My childhood played out in the ‘90s, in the middle of the “Special Period” crisis, and it was hard to develop this vocation at that time. I remember my mom bought a box of colored pencils. To make the absolute most of them, she put pen caps on them until the wood was used up. Then, my father thought up a mechanical pencil, and I was able to exploit the material until the very end.
Sheets of paper? I’d use anything, from a paper cone, to old notebooks or a pack of napkins a neighbor gave to me. I made my first important works on those napkins, with three pencils: green, red and blue.
The moment came for me to choose a profession, but without teachers to train with, with zero resources or access to studios, the dream slowly faded. I began to think about other degrees, History of Art, Graphic Design, Architecture.

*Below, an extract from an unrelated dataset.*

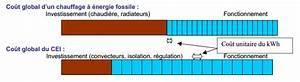 cout et prix du chauffage electrique With cout chauffage electrique appartement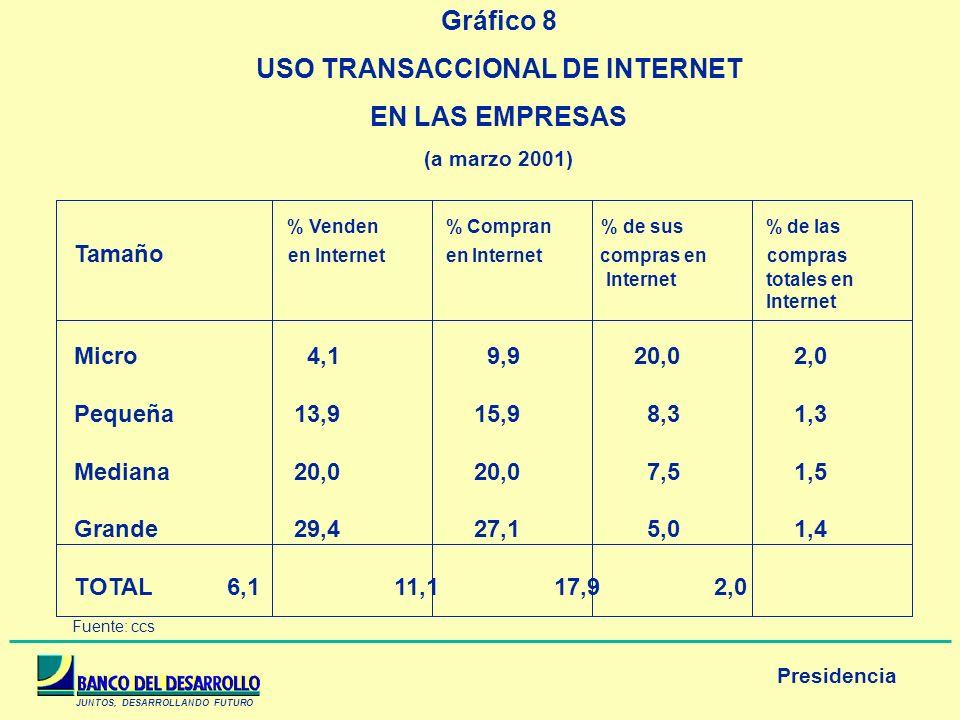 JUNTOS, DESARROLLANDO FUTURO Presidencia Gráfico 8 USO TRANSACCIONAL DE INTERNET EN LAS EMPRESAS (a marzo 2001) % Venden % Compran % de sus % de las T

Luckily, I met a sculptor. He recommended I go take the entry exam for the Art Academy in my province. That’s when I started a race against the clock. Sleepless nights, tears and a strong urge to give in at times.
But all of that hard work paid off when I was accepted. During those three years of study, I consolidated my technique and created future goals. I didn’t think things would be totally different once I left. I no longer had the school’s materials, or spaces or opportunities it offered me.
It’s very hard to make a living off your love for art when you’re a woman and single mother. So, I began to prostitute myself, it sounds harsh but it’s true. I put away what I wanted to work on so I could paint landscapes of Viñales, old tobacco farmers, the things that attract tourists, the only buyers around.
I got materials I needed with the help of friends and family, and I began to create again. I refuse to lose this part of me, an inseparable companion until the day I die.
It took me two years to make 16 pieces. They are now on exhibit under the name EmPoderArte. Collage intimo, at the Arturo Rigueiro Gallery, one of the most prestigious venues in Pinar del Rio province.
I won’t stop there, this is just the beginning. Not even prices going up, or the exasperating economic crisis we’re living right now will derail me. Yep, I’m going to paint from my love for the art, even if it’s difficult. I’ve found my path again, and nothing or nobody will ever take me off it.